What happens to the family home at divorce?
/Some families choose to defer the sale of the family residence to a later time even though their divorce is final. While the Court has discretion to order a deferred sale of home, most of the time a deferred sale of home is the result of a settlement agreement between the parties – meaning that both owners have consented to the delay of sale.
Home-owners are responsible for paying capital gains taxes on any sale of a residence. However, the IRC allows for an exclusion for taxes on up to $250,000 (for single taxpayers) or$500,000 (for married taxpayers filing jointly) from the sale of the principal residence.
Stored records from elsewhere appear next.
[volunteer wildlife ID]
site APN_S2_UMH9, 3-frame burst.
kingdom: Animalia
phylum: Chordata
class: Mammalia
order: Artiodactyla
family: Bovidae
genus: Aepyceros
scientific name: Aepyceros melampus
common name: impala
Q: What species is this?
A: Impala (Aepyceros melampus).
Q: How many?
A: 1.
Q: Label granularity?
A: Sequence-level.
IRC 121.
In order to qualify for this exclusion, the family home must be used as the primary residence for 2 of the last 5 years and the full amount can be claimed only if there was no other sale for which a §121 exclusion was claimed within two years prior to the sale date. For joint filers to obtain the full exclusion, the home must have been owned by one of them for at least two of the five years before the sale, both spouses must have used the home for two of the last five years.
For a home that is received in a §1041 transaction, the spouse may count the joint ownership time towards his or her eligibility for the exclusion.
Even if a spouse has not lived in the home for 2 years, you can preserve the $500,000 exclusion by signing and executing a Stipulation that grants one spouse the exclusive use of the home under a court order and has both spouses on title. This is called a “Duke” order and the “out-spouse” is credited with the time the other spouse has exclusive use. Make sure to specify the duration of this order because only the time pursuant to a written agreement or order will be considered under this rule.
If it’s been more than 2 years, you can re-qualify for the exclusion but the house must be held by the parties for at least 2 more years for the out-spouse to re-qualify for the exclusion.
Keep in mind that this may not apply in the case of a “bird- nesting arrangement”. This is because under §121, one party must be granted use of the property under the divorce agreement.
Even if you did not create a written agreement, you still may be in luck. A taxpayer can qualify for a partial exclusion if they cannot meet the two out of five year requirement due to an “unforeseen circumstance”. A divorce or separation under a qualified agreement is considered an “unforeseen circumstance.”